--- PROVIDED PASSAGE ---
>> BEGIN

He runs into Nitty, who has been looking for him, but Nitty never thought
Little Tib would have stayed out on the stage in the rain, so he didn't
look for him there. Nitty takes him back to the motel room.

I have fallen a little behind in counting miracles. By my count, the Metal
Man saving Little Tib from the sword (which I described in the previous
segment) is the sixth miracle and Little Tib's attempt to transform
(reform?) his father is the seventh, even though it seems to fail.

Late the next morning[28], a nice-smelling woman named Mrs. Munson comes to
the motel to take Little Tib to a class for blind children. She says she
was asked to come by the new, acting superintendent, Mr. Parker. Little Tib
asks if Mr. Parker got his old job back. Mrs. Munson says she doesn't know
if he had the job before, but when the computer was found to be
inoperative, Mr. Parker presented his credentials as an educational
programmer and offered to help. After school another, thicker woman, whose
name Little Tib can never remember afterward, takes him to her home,
apparently a foster home. Little Tib isn't very happy there. This woman
takes Little Tib to school in the mornings and brings him home in the

On the fifth day, Little Tib hears his father's voice in the school. His
father is calling himself Mr. Jefferson. He tells the school officials he
is a government agent (which, as far as we know, is true) and takes Little
Tib away with him. He tells Little Tib he is going to bring him to Niagara
for examination.

While Little Tib is being led to his father's car, he sees a little man
walking in front of him. The little man turns around to face Little Tib,
walking backwards. He has a bald head with upcurling hair on the sides, a
large hooked nose and dark eyes that seem almost as if they are going to
shoot sparks, but he does not look cruel. He is wearing a green coat with
two sparkling green buttons and long tails.

"And what can I do for you?" he asked Little Tib.
  "Get me loose," Little Tib said. "Make him let go of me."
  "And then what?"
  "I don't know," Little Tib confessed.
  The man in the green coat nodded to himself as if he had guessed that all
along, and took an envelope of silver paper out of his inside coat pocket.
"If you are _caught_ again," he said, "it will be for good. Understand?
Running is for people who are not helped." He tore one end of the envelope
open. It was full of glittering powder, as Little Tib saw when he poured it
out into his hand. "You remind me," he said, "of a friend of mine named
_Tip_. Tip with a _p_. A _b_ is just a _p_ turned upside down." He threw
the glittering powder into the air, and spoke a word Little Tib could not
quite hear.

Little Tib is transported back in time to the classroom where/when his
father came for him. This happens slowly; the present sort of slides and
fades away while the past slides and fades in. While this is happening, he
hears the little man's voice say, (even though the little man has
disappeared) "Tip turned out to be the ruler of us all in the end, you
know." Then Little Tib hears the beating of big wings.

>> END

--- SOURCE MATERIAL ---
>> BEGIN

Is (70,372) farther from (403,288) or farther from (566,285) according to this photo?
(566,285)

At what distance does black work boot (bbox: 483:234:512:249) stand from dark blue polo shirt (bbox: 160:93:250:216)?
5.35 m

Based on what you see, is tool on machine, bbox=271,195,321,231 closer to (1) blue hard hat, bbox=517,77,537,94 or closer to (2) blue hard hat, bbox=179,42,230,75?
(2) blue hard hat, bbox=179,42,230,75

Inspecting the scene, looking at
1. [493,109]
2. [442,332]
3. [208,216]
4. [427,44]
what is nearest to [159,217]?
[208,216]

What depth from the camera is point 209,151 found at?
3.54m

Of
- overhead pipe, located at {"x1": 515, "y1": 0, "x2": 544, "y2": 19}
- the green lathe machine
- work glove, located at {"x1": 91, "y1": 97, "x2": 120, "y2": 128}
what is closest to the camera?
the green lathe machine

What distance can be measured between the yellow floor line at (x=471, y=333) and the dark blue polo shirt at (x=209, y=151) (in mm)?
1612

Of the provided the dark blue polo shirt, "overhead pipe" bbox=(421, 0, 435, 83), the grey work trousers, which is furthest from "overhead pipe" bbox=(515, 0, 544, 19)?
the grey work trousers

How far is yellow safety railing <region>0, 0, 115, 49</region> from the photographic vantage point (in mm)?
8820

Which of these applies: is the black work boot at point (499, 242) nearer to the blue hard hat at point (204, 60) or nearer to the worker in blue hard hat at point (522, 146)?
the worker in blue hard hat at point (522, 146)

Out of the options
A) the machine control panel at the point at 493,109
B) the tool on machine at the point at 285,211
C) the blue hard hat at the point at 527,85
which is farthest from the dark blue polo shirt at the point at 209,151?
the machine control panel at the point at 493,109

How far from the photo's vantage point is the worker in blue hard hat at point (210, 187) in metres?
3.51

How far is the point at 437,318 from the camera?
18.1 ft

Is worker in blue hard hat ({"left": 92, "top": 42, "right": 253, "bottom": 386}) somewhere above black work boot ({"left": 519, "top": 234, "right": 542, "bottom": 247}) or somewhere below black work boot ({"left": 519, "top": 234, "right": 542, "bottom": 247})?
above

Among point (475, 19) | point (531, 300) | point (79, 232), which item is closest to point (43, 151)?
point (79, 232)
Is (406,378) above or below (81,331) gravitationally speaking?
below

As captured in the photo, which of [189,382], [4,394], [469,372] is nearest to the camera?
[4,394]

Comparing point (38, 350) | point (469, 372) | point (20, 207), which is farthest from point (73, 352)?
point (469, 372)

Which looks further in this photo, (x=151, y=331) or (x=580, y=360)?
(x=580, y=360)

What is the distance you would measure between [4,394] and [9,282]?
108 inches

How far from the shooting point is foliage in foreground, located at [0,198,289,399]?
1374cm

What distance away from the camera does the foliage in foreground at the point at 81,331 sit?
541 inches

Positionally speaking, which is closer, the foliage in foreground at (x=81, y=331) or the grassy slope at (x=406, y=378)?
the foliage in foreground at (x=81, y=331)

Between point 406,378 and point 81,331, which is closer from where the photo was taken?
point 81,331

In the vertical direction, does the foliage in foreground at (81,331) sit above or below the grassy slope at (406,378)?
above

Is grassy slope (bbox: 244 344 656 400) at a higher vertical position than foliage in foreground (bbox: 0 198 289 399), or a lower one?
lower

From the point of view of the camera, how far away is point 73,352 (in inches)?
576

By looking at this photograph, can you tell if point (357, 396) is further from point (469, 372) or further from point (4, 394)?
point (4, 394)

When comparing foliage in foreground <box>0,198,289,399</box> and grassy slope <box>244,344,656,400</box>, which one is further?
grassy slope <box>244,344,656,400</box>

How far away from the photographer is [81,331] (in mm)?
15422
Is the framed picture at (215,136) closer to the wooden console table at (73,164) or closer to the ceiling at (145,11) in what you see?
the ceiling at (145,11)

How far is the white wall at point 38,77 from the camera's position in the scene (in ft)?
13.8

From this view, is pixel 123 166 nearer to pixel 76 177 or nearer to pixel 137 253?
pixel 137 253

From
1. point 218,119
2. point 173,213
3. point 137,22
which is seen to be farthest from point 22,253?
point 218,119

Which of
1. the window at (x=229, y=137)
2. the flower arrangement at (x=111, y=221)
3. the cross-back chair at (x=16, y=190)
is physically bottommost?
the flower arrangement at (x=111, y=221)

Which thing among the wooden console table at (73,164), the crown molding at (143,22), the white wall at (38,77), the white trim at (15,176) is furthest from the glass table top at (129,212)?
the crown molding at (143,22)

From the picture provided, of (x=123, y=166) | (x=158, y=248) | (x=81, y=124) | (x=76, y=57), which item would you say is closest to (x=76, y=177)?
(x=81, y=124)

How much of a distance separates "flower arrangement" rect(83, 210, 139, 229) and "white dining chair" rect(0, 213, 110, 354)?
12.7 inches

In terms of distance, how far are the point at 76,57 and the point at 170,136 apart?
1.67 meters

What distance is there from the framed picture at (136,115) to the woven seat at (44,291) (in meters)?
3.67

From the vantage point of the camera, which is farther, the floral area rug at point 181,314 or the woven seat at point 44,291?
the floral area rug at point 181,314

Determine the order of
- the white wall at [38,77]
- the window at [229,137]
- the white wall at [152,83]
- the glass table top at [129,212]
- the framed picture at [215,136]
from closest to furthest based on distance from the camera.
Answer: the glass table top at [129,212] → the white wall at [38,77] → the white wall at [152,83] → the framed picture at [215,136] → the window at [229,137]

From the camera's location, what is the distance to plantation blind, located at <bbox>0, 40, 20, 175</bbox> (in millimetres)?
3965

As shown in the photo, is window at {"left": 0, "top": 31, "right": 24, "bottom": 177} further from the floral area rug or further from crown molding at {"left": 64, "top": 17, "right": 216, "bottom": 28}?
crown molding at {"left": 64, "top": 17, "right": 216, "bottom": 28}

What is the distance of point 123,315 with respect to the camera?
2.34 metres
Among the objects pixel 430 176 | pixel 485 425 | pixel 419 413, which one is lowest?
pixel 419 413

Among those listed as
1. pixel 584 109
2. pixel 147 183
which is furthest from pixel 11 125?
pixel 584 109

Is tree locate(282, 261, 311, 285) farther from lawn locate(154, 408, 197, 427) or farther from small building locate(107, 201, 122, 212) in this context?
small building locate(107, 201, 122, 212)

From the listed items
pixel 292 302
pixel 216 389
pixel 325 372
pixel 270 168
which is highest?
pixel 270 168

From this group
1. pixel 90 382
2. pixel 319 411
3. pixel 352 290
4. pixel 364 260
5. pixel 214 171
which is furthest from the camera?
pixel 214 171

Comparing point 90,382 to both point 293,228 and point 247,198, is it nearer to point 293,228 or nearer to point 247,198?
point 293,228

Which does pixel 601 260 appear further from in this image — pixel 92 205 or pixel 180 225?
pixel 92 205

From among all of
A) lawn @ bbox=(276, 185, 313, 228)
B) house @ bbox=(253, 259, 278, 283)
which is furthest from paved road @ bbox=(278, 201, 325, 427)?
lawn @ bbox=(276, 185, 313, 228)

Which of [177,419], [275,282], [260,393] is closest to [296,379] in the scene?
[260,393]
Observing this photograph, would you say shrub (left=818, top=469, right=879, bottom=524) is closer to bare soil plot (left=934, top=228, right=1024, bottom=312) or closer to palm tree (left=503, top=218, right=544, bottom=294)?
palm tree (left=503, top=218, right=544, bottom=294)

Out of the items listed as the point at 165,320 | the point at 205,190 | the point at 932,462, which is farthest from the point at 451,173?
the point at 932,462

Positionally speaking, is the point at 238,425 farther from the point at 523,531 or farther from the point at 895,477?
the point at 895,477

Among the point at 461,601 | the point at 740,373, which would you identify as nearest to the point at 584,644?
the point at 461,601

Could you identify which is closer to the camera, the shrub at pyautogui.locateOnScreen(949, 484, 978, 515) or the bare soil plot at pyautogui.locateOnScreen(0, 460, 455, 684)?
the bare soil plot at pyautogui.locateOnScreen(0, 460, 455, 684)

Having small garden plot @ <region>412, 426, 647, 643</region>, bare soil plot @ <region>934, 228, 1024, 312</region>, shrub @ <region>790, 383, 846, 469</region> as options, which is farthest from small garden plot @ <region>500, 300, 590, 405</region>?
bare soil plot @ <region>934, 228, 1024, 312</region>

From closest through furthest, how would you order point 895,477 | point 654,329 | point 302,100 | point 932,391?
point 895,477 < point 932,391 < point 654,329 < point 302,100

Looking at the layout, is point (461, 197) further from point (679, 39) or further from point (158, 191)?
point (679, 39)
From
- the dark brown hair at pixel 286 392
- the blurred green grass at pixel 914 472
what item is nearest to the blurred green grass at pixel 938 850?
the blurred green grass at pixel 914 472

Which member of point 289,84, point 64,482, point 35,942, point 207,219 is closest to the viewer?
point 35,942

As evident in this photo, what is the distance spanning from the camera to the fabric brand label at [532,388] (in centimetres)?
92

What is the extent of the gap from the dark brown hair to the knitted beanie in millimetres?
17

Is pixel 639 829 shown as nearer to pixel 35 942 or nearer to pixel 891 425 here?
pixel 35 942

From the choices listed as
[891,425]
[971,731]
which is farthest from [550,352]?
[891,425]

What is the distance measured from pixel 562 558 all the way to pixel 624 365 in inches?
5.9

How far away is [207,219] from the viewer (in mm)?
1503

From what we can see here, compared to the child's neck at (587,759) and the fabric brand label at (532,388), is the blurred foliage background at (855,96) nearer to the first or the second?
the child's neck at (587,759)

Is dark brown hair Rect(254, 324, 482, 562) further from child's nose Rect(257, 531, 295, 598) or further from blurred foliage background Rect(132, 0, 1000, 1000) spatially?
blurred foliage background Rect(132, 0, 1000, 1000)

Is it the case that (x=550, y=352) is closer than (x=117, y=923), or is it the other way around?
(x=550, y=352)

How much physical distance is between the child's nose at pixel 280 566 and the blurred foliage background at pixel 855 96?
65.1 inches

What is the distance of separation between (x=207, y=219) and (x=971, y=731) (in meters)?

>> END

--- TO-DO LIST ---
a) From the listing, extract every line that contains the string "millimetres", matching case exactly.
b) Carry on the passage about Little Tib, picking up right after its final sentence.

--- ANSWERS PER TASK ---
a)
From the camera's location, what is the distance to plantation blind, located at <bbox>0, 40, 20, 175</bbox> (in millimetres)?
What is the extent of the gap from the dark brown hair to the knitted beanie in millimetres?

b)
Little Tib is in the classroom and he hears his father's voice. This time
his father is calling himself George Tibbs and he says he is Little Tib's
father. He tells a school official that he is with the federal government
and starts to talk about a case he is working on. But before he says
anything, he suggests Little Tib wait outside. Mrs. Munson leads Little Tib
to a chair in the hallway and tells him to wait there.

Little Tib thinks about Krishna and decides that Krishna probably didn't
run away. He thinks about Jesus and how Jesus fled into Egypt but came
back, not to Bethlehem (where he had fled from) but to Nazareth, because it
was his real home.

The chair was hard--harder than any rock he had ever sat on. He felt the
unyielding wood of its arms stretching to either side of him while he
thought. There was something horrible about those arms, something he could
not remember.

The bell rings and children start to leave the school. Little Tib gets up
and leaves with them. He hears a train whistle and turns towards the sound.
He prefers to walk along train tracks rather than roads because he is less
likely to meet people and it is less dangerous. After walking a long
distance he finds his way to the tracks. Along the way, he picks up a
stick, with which to feel his way. He climbs the embankment the train
tracks are on and begins to walk along the rails, balancing with his stick.
He can see a little girl ahead of him. Because he can see her, he knows
she's an angel.

"What's your name?" he said.
  "I mustn't tell you," she answered, "but you can call me Dorothy." She
asked his and he did not say George Tibbs but Little Tib, which was what
his mother and father had always called him.

Dorothy tells Little Tib that she is going with him because he fixed her
leg, although Little Tib doesn't think she sounds like the same girl.
(Remember, Little Tib couldn't see the girl whose leg he healed.) She says
she can help him and tell him what to look out for. She says there is a man
up ahead.

  "A bad man?" Little Tib asked, "or a good man?"
  "A nice man. A shaggy man."

The man turns out to be Nitty. He says he is surprised to see Little Tib,
although he supposes he shouldn't be. He also says that Mr. Parker seems to
have forgotten all about getting him his old job back. Little Tib
introduces Dorothy to Nitty.

  Nitty said, "I can't see any Dorothy, George." His voice sounded funny.
  "Well, I can't see you," Little Tib told him.
  "I guess that's right. Hello, Dorothy. Where are you an' George goin'?"
  "We're going to Sugarland," Little Tib told him. "In Sugarland they know
who you are."

Sugarland, Texas, is where the first home Little Tib can remember, the "old
place," is located.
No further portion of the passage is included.